Stored data:
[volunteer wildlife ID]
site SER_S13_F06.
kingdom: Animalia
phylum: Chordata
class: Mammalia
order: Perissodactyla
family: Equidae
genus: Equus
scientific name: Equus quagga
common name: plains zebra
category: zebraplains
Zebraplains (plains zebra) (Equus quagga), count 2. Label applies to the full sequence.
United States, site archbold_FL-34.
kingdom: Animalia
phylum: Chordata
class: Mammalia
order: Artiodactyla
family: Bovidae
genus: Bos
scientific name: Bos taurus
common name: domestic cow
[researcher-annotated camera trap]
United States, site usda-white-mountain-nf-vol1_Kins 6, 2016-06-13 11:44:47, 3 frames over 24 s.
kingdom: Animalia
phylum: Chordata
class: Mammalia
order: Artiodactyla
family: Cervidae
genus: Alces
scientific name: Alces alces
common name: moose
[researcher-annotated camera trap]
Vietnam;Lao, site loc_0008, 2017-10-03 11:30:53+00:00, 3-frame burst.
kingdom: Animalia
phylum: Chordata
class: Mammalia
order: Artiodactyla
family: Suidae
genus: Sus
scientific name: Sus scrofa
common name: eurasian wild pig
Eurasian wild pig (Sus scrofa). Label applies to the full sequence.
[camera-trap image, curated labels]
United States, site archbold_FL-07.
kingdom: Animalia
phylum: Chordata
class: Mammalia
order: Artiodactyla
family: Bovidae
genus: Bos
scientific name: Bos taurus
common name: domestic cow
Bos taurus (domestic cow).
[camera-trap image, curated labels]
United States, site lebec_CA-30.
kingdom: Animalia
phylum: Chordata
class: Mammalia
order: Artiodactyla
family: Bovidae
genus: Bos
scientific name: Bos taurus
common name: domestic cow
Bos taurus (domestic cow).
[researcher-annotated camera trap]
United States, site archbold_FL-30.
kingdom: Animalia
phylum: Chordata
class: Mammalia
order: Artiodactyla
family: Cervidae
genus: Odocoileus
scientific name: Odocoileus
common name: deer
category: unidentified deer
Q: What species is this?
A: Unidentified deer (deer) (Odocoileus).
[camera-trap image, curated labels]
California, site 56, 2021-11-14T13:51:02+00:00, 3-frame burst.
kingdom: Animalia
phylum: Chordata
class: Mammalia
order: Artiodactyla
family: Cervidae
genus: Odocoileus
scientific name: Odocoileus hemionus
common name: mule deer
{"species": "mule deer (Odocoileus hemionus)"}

■ WHAT THE EXERCISE ASKS ■
Where in the records above does the word "United" appear? Copy each line that holds it.

■ RESULT FOR THIS TASK ■
United States, site archbold_FL-34.
United States, site usda-white-mountain-nf-vol1_Kins 6, 2016-06-13 11:44:47, 3 frames over 24 s.
United States, site archbold_FL-07.
United States, site lebec_CA-30.
United States, site archbold_FL-30.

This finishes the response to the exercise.